Input records
• • • • • • •

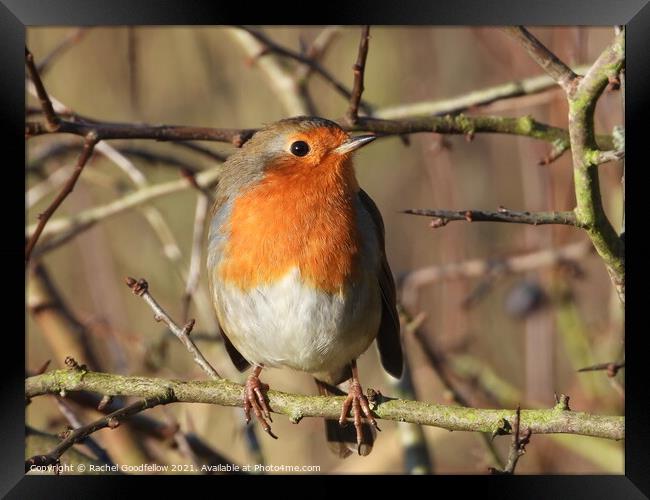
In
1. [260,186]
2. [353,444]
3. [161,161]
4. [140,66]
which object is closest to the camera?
[260,186]

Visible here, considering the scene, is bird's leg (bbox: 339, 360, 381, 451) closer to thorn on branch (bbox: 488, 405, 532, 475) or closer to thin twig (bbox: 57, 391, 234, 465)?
thorn on branch (bbox: 488, 405, 532, 475)

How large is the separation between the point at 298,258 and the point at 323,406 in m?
0.47

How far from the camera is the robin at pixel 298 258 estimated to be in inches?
112

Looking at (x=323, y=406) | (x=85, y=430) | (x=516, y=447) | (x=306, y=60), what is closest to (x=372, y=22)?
(x=306, y=60)

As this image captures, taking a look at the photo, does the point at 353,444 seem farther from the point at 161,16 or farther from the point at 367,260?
the point at 161,16

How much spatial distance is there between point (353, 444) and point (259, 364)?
1.77 ft

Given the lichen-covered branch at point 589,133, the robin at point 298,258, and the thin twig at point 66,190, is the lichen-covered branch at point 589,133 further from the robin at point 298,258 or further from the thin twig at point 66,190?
the thin twig at point 66,190

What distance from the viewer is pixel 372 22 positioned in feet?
9.23

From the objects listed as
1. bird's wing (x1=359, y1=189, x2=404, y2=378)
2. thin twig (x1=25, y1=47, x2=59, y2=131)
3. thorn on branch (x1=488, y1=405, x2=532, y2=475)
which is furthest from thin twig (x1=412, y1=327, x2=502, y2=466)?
thin twig (x1=25, y1=47, x2=59, y2=131)

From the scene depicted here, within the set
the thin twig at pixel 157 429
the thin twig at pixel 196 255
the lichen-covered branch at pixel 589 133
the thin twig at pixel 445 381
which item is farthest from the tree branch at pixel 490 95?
the thin twig at pixel 157 429

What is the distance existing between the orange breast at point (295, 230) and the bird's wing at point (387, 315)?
23cm

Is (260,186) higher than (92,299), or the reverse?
(260,186)

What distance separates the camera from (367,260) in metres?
2.99

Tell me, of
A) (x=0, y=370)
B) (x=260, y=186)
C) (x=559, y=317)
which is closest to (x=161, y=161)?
(x=260, y=186)
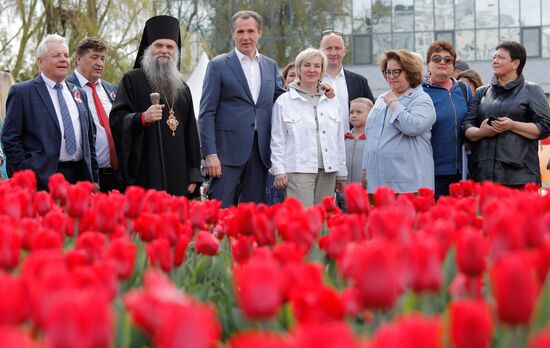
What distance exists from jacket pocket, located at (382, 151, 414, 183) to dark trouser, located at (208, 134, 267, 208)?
1213 mm

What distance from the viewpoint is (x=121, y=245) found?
6.77ft

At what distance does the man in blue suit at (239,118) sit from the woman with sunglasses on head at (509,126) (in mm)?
1724

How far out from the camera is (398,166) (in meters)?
7.11

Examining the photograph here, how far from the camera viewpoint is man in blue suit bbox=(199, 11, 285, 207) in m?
7.73

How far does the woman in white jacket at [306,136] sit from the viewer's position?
7.55m

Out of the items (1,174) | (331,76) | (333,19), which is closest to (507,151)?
(331,76)

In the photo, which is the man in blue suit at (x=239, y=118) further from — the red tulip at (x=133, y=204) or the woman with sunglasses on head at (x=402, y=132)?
the red tulip at (x=133, y=204)

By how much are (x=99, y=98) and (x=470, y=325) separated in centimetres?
745

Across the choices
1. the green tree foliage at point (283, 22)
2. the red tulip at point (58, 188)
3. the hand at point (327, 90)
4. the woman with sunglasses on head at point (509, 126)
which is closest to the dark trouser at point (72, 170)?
the hand at point (327, 90)

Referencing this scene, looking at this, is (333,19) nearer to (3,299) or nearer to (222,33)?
(222,33)

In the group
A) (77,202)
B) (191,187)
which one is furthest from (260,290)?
(191,187)

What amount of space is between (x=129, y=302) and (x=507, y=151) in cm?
609

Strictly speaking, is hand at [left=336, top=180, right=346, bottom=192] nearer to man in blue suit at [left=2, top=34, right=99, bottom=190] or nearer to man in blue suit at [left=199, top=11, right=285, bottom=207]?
man in blue suit at [left=199, top=11, right=285, bottom=207]

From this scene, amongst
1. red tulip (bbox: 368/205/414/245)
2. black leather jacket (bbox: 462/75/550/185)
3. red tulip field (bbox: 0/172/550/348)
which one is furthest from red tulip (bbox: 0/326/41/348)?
black leather jacket (bbox: 462/75/550/185)
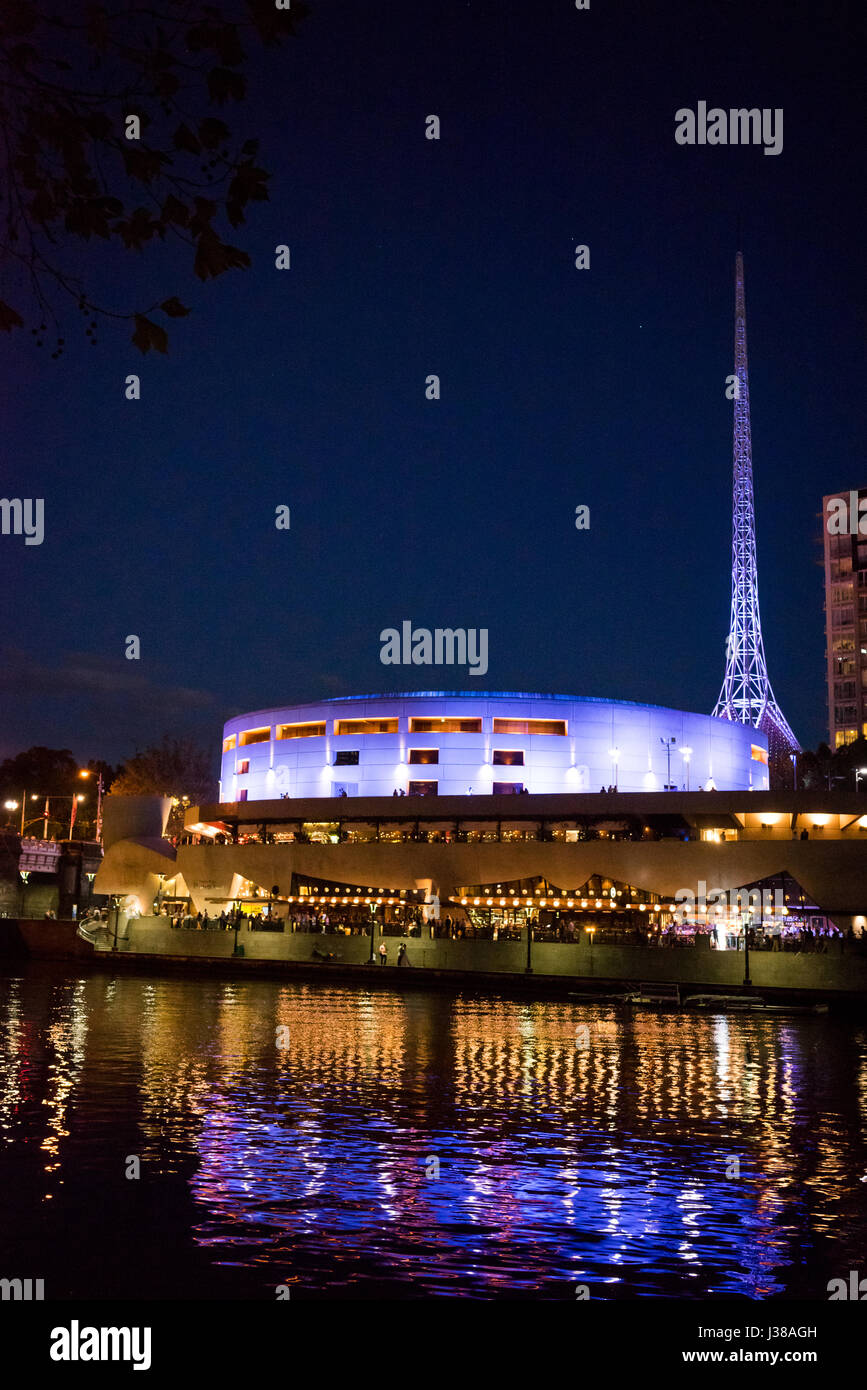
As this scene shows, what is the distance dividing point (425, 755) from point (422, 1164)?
8190 cm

• • • • • • •

Requirements
Copy out every one of the records above word for word, leaving out the pictures.

Written solution
In
1. [260,186]
2. [353,444]
3. [161,161]
4. [140,66]
which object is closest to the camera?
[260,186]

Visible here, considering the scene, is bird's leg (bbox: 339, 360, 381, 451) closer to thorn on branch (bbox: 488, 405, 532, 475) or closer to thin twig (bbox: 57, 391, 234, 465)?
thorn on branch (bbox: 488, 405, 532, 475)

How large is the separation between the point at 298,258 and the point at 323,406 in m?
0.47

How far from the camera is the robin at pixel 298 258 estimated to be in inches?
112

Looking at (x=323, y=406) | (x=85, y=430) | (x=516, y=447) | (x=306, y=60), what is closest to (x=372, y=22)?
(x=306, y=60)

As this image captures, taking a look at the photo, does the point at 353,444 seem farther from the point at 161,16 or farther from the point at 367,260?
the point at 161,16

How much spatial distance is there between point (353, 444) and point (259, 364)?
1.77 ft

Given the lichen-covered branch at point 589,133, the robin at point 298,258, and the thin twig at point 66,190, is the lichen-covered branch at point 589,133 further from the robin at point 298,258 or further from the thin twig at point 66,190?
the thin twig at point 66,190

What distance from the viewer is pixel 372 22 positioned in feet?
9.23

From the objects listed as
1. bird's wing (x1=359, y1=189, x2=404, y2=378)
2. thin twig (x1=25, y1=47, x2=59, y2=131)
3. thorn on branch (x1=488, y1=405, x2=532, y2=475)
which is furthest from thin twig (x1=412, y1=327, x2=502, y2=466)?
thin twig (x1=25, y1=47, x2=59, y2=131)

From the scene depicted here, within the set
the thin twig at pixel 157 429
the thin twig at pixel 196 255
the lichen-covered branch at pixel 589 133
the thin twig at pixel 445 381
which item is farthest from the tree branch at pixel 490 95?
the thin twig at pixel 157 429

What is the distance existing between the orange breast at point (295, 230) and the bird's wing at point (387, 315)?
23cm

Is (260,186) higher than (92,299), or the reverse?
(260,186)

What distance separates the camera from (367,260) in metres?
2.99

Tell me, of
A) (x=0, y=370)
B) (x=260, y=186)
C) (x=559, y=317)
which is closest to (x=161, y=161)?
(x=260, y=186)
What distance exists from jacket pocket, located at (382, 151, 414, 183) to dark trouser, located at (208, 134, 267, 208)?
1213 mm

What distance from the viewpoint is (x=121, y=245) found?
6.77ft

At what distance does the man in blue suit at (239,118) sit from the woman with sunglasses on head at (509,126) (in mm)?
1724

How far out from the camera is (398,166) (in meters)?
7.11

Examining the photograph here, how far from the camera viewpoint is man in blue suit bbox=(199, 11, 285, 207) in m?
7.73

How far does the woman in white jacket at [306,136] sit from the viewer's position?
7.55m

Out of the items (1,174) | (331,76) | (333,19), which is closest to (507,151)?
(331,76)

In the photo, which is the man in blue suit at (x=239, y=118) further from — the red tulip at (x=133, y=204) or the woman with sunglasses on head at (x=402, y=132)?
the red tulip at (x=133, y=204)

By how much are (x=99, y=98) and (x=470, y=325) separated in centimetres?
745

Across the choices
1. the green tree foliage at point (283, 22)
2. the red tulip at point (58, 188)
3. the hand at point (327, 90)
4. the woman with sunglasses on head at point (509, 126)
which is closest to the dark trouser at point (72, 170)?
the hand at point (327, 90)

Referencing this scene, looking at this, is (333,19) nearer to (3,299) or nearer to (222,33)?
(222,33)

In the group
A) (77,202)
B) (191,187)
which one is furthest from (260,290)?
(191,187)

What amount of space is between (x=129, y=302) and (x=507, y=151) in cm?
609

Strictly speaking, is hand at [left=336, top=180, right=346, bottom=192] nearer to man in blue suit at [left=2, top=34, right=99, bottom=190] or nearer to man in blue suit at [left=199, top=11, right=285, bottom=207]?
man in blue suit at [left=199, top=11, right=285, bottom=207]

From this scene, amongst
1. red tulip (bbox: 368/205/414/245)
2. black leather jacket (bbox: 462/75/550/185)
3. red tulip field (bbox: 0/172/550/348)
which one is furthest from red tulip (bbox: 0/326/41/348)?
black leather jacket (bbox: 462/75/550/185)
As this scene shows, what is the distance dividing point (425, 755) from point (422, 1164)?
8190 cm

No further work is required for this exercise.